O resultado contrasta com o lucro líquido de R$ 12,1 milhões do mesmo período do ano passado, e com os ganhos de R$ 24,7 milhões no quarto trimestre. Em resposta, os investidores mostraram sua decepção no pregão desta quarta (20).

Desde o início deste ano as ações da instituição financeira despencaram 6,79%, negociadas a R$ 26,10. Já o Ibovespa, principal índice da B3, subiu 0,71%, atingindo 81.319 pontos.

Apesar destes números, nem o prejuízo divulgado, nem a forte queda dos papéis hoje, abalam a confiança dos analistas no Banco Inter. Os primeiros relatórios divulgados reafirmam a convicção de que a instituição está no bom caminho e que o resultado do primeiro trimestre é apenas um tropeço.

Futuro promissor

A Guide Investimentos, por exemplo, afirma que “o banco vem mostrando bons resultados desde que se tornou 100% digital, e durante a crise, isso se torna ainda mais vantajoso”. A gestora acrescenta que o Banco Inter “ainda mostrou uma série de inovações em sua operação, além de grandes avanços em seus números, se comparados a períodos anteriores”.

Por sua vez, Eduardo Rosman e Thomas Peredo, que assinam o relatório do BTG Pactual, seguem o mesmo caminho. A dupla afirma que a rentabilidade aos acionistas ainda será pressionada, nos próximos trimestres, pelo coronavírus, que afetará o montante de provisões para empréstimos não-performados, e por projetos do Banco Inter que ainda não amadureceram. Assim, o ROE (retorno sobre patrimônio líquido, na sigla em inglês) deve permanecer em um dígito por alguns trimestres.

“Mas sinalizamos muitos indicadores de performance inspiradores e um valuation mais atraente de US$ 1,1 bilhão, o que torna a ação uma opção interessante, dado seu potencial no longo prazo”, dizem os analistas.

Vale investir agora?

Para o BTG Pactual, a conjugação da queda acumulada de 39% do papel, neste ano, com a precificação de US$ 1,1 bilhão transforma o Banco Inter numa grande oportunidade de investimento, mesmo com o ROE de um dígito e a pandemia fazendo sombra sobre novos projetos.
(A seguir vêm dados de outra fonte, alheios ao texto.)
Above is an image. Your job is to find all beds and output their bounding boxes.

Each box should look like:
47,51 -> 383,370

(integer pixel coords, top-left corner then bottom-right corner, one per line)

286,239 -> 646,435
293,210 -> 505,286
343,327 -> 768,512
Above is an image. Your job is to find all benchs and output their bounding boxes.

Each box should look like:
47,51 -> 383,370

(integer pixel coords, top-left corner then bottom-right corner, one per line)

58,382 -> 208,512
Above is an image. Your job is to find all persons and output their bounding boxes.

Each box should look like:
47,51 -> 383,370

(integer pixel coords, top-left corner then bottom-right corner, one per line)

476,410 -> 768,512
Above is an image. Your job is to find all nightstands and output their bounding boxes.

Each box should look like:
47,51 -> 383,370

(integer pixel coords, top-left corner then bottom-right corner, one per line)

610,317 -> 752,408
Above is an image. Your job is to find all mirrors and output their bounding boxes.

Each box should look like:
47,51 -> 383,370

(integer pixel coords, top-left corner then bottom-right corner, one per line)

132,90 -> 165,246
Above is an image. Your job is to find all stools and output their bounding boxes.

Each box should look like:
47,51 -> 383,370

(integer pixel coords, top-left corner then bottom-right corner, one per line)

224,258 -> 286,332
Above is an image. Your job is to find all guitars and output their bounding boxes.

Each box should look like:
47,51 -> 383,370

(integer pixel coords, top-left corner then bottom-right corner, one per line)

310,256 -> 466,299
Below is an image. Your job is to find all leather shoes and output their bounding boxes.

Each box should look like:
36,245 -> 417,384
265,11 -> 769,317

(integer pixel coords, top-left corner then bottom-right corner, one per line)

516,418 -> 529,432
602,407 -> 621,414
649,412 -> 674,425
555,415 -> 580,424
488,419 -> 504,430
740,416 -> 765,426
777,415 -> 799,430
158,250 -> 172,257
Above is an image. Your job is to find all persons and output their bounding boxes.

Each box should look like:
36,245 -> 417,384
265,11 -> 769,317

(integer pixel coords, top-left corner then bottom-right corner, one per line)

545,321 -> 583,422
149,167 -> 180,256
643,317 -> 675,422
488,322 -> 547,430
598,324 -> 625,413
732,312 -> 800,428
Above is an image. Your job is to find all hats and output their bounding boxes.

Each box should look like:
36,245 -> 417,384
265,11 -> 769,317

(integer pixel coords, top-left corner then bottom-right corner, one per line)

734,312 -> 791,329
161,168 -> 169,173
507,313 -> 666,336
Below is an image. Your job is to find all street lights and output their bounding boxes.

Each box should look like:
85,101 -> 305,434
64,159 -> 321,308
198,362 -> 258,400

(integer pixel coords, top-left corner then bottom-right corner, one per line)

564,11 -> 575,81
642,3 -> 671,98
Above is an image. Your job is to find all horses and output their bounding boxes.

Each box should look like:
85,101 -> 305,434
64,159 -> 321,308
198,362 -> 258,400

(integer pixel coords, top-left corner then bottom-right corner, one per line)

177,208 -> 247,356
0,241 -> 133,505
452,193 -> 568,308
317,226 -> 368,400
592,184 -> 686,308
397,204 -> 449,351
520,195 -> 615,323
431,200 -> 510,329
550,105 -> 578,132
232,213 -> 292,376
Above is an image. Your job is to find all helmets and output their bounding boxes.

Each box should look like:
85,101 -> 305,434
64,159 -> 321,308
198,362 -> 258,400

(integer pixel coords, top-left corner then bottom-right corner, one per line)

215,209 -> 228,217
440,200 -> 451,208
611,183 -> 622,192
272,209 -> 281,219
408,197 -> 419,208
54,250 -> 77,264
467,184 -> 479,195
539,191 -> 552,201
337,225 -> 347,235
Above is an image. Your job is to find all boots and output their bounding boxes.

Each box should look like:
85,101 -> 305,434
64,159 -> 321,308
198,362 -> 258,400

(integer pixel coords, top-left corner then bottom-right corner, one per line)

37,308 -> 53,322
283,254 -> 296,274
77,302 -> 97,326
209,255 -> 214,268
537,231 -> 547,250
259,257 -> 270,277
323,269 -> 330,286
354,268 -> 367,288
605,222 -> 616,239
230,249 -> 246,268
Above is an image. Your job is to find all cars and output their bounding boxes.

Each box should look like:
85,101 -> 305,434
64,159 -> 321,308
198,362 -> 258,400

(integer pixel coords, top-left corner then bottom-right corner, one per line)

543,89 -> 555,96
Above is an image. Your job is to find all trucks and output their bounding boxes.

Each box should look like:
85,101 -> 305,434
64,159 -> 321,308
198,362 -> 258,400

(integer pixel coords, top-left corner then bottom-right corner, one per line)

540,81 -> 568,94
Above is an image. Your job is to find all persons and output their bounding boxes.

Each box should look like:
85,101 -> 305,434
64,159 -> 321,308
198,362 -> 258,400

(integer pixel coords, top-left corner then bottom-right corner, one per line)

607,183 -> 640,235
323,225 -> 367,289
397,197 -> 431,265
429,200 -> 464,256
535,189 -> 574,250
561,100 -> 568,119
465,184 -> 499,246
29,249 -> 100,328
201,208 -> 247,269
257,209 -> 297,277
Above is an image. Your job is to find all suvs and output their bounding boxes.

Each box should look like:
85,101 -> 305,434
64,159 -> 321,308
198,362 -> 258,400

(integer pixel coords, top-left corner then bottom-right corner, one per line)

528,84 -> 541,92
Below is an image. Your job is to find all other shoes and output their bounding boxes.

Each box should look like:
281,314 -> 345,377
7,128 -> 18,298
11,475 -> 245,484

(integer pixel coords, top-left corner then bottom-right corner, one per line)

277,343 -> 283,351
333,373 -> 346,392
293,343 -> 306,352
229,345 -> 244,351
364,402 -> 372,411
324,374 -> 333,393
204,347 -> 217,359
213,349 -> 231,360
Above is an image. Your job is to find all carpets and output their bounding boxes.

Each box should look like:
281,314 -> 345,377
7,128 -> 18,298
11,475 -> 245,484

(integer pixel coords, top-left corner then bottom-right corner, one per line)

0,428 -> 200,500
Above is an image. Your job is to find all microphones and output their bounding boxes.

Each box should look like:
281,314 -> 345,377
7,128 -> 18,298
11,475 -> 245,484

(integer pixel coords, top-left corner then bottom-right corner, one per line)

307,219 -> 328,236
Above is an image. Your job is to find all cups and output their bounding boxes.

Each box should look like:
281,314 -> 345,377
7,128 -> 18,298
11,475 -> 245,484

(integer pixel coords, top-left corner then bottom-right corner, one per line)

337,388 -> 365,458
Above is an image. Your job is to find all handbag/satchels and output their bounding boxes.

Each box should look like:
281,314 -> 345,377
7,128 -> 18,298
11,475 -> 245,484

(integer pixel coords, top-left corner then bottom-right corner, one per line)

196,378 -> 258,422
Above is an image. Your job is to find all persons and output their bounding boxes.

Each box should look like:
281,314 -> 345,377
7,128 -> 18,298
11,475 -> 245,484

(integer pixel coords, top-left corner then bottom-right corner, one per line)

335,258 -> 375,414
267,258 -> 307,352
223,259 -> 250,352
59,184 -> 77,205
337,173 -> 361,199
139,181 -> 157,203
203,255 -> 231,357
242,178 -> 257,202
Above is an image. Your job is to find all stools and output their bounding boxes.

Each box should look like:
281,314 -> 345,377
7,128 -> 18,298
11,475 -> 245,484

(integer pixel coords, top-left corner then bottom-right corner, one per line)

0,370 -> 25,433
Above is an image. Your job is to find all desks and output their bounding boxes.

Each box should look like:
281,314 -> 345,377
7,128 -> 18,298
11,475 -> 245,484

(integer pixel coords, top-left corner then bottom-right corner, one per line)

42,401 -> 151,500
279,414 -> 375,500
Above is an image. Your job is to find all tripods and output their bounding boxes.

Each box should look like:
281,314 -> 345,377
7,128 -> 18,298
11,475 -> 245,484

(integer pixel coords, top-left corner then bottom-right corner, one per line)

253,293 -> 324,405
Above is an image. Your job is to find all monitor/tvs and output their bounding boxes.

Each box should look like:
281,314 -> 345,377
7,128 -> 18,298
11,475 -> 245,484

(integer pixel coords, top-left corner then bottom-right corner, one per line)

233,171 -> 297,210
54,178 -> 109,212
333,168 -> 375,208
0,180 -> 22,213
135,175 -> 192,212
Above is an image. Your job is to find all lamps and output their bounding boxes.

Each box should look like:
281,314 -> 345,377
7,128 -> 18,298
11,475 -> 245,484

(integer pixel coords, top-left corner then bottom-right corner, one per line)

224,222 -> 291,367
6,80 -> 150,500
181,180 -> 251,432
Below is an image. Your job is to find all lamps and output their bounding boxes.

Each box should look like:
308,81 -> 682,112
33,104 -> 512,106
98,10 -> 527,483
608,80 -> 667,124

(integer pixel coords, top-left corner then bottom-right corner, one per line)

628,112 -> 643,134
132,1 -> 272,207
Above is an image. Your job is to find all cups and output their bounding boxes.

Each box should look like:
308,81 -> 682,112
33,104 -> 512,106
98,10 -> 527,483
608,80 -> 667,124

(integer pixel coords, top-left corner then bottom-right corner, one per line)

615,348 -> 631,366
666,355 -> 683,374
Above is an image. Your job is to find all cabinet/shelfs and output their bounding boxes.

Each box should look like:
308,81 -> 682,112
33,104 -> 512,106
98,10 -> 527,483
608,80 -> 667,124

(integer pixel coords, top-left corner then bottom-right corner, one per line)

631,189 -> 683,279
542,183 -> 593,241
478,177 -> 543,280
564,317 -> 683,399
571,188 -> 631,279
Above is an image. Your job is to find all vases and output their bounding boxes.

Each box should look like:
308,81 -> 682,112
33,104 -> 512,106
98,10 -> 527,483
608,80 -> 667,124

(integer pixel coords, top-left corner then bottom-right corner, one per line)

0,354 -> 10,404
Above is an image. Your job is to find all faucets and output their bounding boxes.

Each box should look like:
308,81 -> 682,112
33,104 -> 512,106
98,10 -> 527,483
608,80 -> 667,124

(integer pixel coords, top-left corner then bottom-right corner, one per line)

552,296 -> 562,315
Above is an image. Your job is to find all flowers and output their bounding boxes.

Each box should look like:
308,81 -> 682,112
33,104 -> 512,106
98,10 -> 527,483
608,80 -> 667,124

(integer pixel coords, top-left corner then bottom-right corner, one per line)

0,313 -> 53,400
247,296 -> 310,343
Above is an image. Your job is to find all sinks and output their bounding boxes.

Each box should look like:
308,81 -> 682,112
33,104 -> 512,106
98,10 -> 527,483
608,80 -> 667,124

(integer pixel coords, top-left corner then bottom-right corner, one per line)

O BTG Pactual defende que o Banco Inter é mais atraente, por exemplo, que concorrentes europeus, já que possui uma licença plena para operar como banco, possui depósitos baratos e uma base de mais de cinco milhões de clientes, além de diversas inovações.

Por todos esses fatores, o BTG Pactual confirma sua recomendação de compra para os papéis, com preço-alvo de R$ 36 nos próximos 12 meses. O valor representa uma alta potencial de 28% sobre a cotação usada como referência pelos analistas.

Tormenta nos bilhões do SoftBank pode afetar Banco Inter

A estrutura do maior banco de investimentos em tecnologia do mundo, o SoftBank, do Japão, tem rastros dos estragos da pandemia do novo coronavírus (Covid-19). E podem, portanto, refletir em negócios no Brasil, como os investimentos no Banco Inter.

Em 2019, em curto prazo, o SoftBank assumiu 14,85% das ações (9,57% ON 20,52% PN – em 11/05/2020) do capital social do banco Inter. A operação foi via La Bi Holdco Llc, com sede em Miami (EUA).

A Covid-19 trouxe uma série de fatos que atingem a solidez do comando do controlador do SoftBank, Masayoshi Son: perdas de US$ 12,7 bilhões, vendas de ativos, US$ 41 bilhões, e recompra de ações, US$ 23 bilhões.

Contudo, de acordo com o Estadão, nesta segunda (18), o maior revés é a saída de Jack Ma do Conselho do banco. Ele é co-fundador do Alibaba, mais importante site de vendas da China. Motivo da baixa: contrariedade de Ma com a proposta de Son, de recompra de ações.